While there were many highlights there were some topics in particular that stood out.

1) Getting there & shared mobility

Part of the conference included a voucher to use Uber. Uber, at first glance seems like a regular taxi service where one rings up, ask for a taxi, the taxi comes and takes you from A to B. However, experiencing it first hand makes you realise the difference. The whole process was seamless.

One simply opens the app, location is automatically detected, fare is calculated if you enter destination and all nearby drivers are mapped. Once ‘Go’ was pressed, I only had to wait a few minutes until an SMS arrived informing me of the sleek, black car waiting outside. The journey was minimal fuss – just a confirmation of destinations and automatically charged upon arrival.

This experience set the tone for the rest of the day. From this well-integrated process it was clear that some of the topics mentioned, such as driverless cars incorporated with car-sharing schemes, are not impossible future scernaios and are quite achievable with only minor modifications to this user-friendly, yet clearly comprehensive dispatch system offered by this application.

2) Heal-able materials

Erik Schlangen‘s self-healing asphalt and concrete ; not only reducing maintenance cost and time, but implemented on a much larger scale reducing transport disruptions and reduce cost in repairing buildings (such as affordable housing).


Source : BBC

3) Drones

Earlier this year I was exposed to drone delivery through this news article.

**Requirements:**
A. In the conference write-up, what told the writer that the Uber car had arrived?
B. Please resume the conference write-up after its final sentence about drone delivery.

**Material provided:**
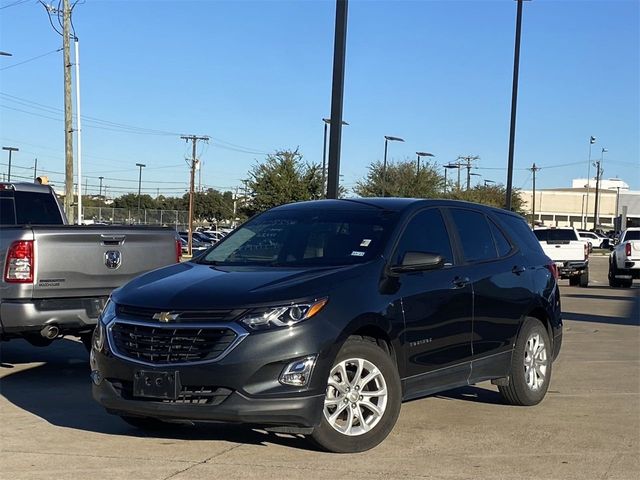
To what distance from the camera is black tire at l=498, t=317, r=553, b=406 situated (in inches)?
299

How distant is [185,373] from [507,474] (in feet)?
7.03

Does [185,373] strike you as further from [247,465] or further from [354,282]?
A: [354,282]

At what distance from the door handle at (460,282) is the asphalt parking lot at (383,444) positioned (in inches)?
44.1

...

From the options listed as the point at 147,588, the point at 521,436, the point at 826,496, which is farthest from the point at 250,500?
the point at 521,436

==

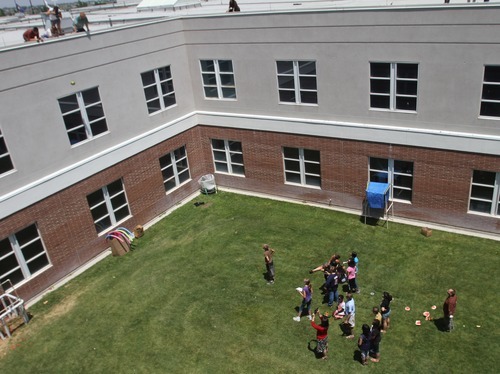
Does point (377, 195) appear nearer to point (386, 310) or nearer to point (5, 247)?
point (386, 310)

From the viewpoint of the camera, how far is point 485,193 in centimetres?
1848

**Results for the exercise:**
A. An SMS arrived saying the sleek, black car was waiting outside.

B.
China grounds world’s first CAKE DRONES over fears they might fall on someone’s head as novelty delivery service goes from sweet to sour

While this use of drones was a bit tongue-in-cheek, drones were brought up a few times in the conference.

For example for the creation of parametric structures and for assisted navigation.

4) Changing nature of work / Future Londoners


The globalisation and Internet are changing the traditional notions of work and work hours. Work-life patterns changing and no longer fitting in the same paradigms. The Future Londoners project, for example, imagines some of these future citizens and how they live and work.

5) New approaches to sustainability

Collecting the carbon pollution and using it as a resource for cities – creating structures from thin air.

There were many more new ideas and projects that I would like to write about in future – hopefully a broadcast of the event comes out to be shared.